Synopsis:
I decided that Orion Lake needed to die after the second time he saved my life.
Everyone loves Orion Lake. Everyone else, that is. Far as I’m concerned, he can keep his flashy combat magic to himself. I’m not joining his pack of adoring fans. I don’t need help surviving the Scholomance, even if they do. Forget the hordes of monsters and cursed artifacts, I’m probably the most dangerous thing in the place. Just give me a chance and I’ll level mountains and kill untold millions, make myself the dark queen of the world. At least, that’s what the world expects.
Most of the other students in here would be delighted if Orion killed me like one more evil thing that’s crawled out of the drains. Sometimes I think they want me to turn into the evil witch they assume I am. The school certainly does. But the Scholomance isn’t getting what it wants from me. And neither is Orion Lake. I may not be anyone’s idea of the shining hero, but I’m going to make it out of this place alive, and I’m not going to slaughter thousands to do it, either. Although I’m giving serious consideration to just one.
A Deadly Education left me with very mixed feelings. The opening line held so much promise. It offered conflict and an intriguing dichotomy right from the get-go. Such as, why would anyone want to kill the very person who’d saved their life? What more when they had saved them more than once? I wanted answers but didn’t feel like I got much by the end of the book. Is this one premise supposed to span across the entire series? Evidently, but the opening of the story arc for it didn’t turn out as solidly as I had hoped.
Needed More Plot Development
A lot of time was dedicated to describing the magic system and the set-up of the Scholomance school. Yet I still didn’t get a grasp of what mala and mana meant until I looked up a couple of book reviews. I caved and did that when I was already a fifth into the audiobook. Despite the lack of brevity, clarity was not a strong suit of the book. This brings me to the next point.

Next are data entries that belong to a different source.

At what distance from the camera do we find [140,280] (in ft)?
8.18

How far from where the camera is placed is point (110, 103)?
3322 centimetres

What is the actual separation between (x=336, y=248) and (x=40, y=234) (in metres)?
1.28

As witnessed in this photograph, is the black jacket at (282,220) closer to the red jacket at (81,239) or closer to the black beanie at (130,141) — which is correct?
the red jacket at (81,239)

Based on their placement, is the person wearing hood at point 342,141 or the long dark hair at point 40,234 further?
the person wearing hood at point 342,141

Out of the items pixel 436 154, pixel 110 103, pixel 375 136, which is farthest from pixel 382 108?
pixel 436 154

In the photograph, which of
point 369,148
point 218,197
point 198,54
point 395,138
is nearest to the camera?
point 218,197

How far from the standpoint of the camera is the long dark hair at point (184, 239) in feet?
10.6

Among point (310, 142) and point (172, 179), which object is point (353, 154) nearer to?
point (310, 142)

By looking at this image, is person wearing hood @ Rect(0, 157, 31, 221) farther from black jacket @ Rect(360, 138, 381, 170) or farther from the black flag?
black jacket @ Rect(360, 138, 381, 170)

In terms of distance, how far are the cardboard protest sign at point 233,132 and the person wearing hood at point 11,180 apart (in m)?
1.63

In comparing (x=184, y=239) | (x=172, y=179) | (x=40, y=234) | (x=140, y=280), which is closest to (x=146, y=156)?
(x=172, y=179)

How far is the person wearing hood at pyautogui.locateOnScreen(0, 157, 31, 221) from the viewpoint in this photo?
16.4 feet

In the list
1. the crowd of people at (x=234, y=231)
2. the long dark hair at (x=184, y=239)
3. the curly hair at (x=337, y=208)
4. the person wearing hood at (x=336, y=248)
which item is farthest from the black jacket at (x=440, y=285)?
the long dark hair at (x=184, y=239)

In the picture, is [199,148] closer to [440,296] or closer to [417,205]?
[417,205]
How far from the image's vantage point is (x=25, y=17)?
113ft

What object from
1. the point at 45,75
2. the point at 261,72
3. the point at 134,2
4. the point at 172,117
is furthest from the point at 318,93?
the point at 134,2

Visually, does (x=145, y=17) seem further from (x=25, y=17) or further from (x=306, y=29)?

So much of the book was focussed on the intricacies of how things worked at the school that the characterisation remained fairly bare bones. There was telling about the outside world although there were no any actual events happening outside of the school. Then there was Galadriel’s (El’s) disdain towards Orion with little explanation beyond El was generally surly.
El started off as a social recluse who grudgingly made friends and connections along the way. I did enjoy that as part of exploring this anti-hero. However, I didn’t learn all that much about what the rest of the people were like beyond Orion.
That’s the other thing, I didn’t quite buy in to the romance. Even though it was hinted at throughout A Deadly Education, it was also nearly non-existent. No progressive development unfolded either as it came up more like jump cuts.
Flimsy Cultural Representation
I actually started out rating A Deadly Education 3 stars but after penning down more gripes than loves, I docked a star and settled on two. That was mostly because I realised that the cultural representation was not a redeeming factor. Sadly, it was even thinner than the characterisations. Sure, there were references but that was it.
See, at first I was heartened at the apparent inclusiveness of characters from various cultures. The more I read on though, the more I felt that these mentions didn’t make a difference to the book. For example, a Mandarin speaking girl who helped El with Mandarin spells could’ve been French for all it mattered. It would not have subtracted or added to the plot. That to me was a disappointment because the diversity had absolutely no nuance to it, including the Indian origins of El.
El was biracial of Welsh and Indian descent. While she did grow up without her father, and only had brief interactions with her Indian relatives, it was too easy to forget. While I didn’t expect a thorough examination of her biracial roots, it seemed weird to me that they were barely even an afterthought and merely statements of fact to her. Growing up biracial myself, that was jarring because identity always becomes a conversation at some point, whether I choose it or not.
There was also the mention that her largely Hindu relatives had djinn as servants. That threw me off because djinn aren’t part of Hindu but Muslim beliefs. It might seem nit-picky but given how little about non-white cultures was mentioned despite the diverse student body, I expected at least those details to match up.
The Good Stuff
I did enjoy the idea of a school where self-learning was key due to the absence of teachers. Alliances were a strategic necessity for students who wanted to graduate alive. There were different tracks, of which El specialised in languages. I liked that spells could be used for trade, and that there were options of using existing ones or creating one’s own.
The concepts in A Deadly Education piqued my interest enough to continue with the sequel, The Last Graduate. It’s slated for publication mid next year, so the wait’s not too long, which’s always a bonus with series. I do hope that since the world building already took up so much of the first book that the second book will delve a lot deeper into plot. I did enjoy the writing style after all, and it’s that which drew me into A Deadly Education despite my reservations.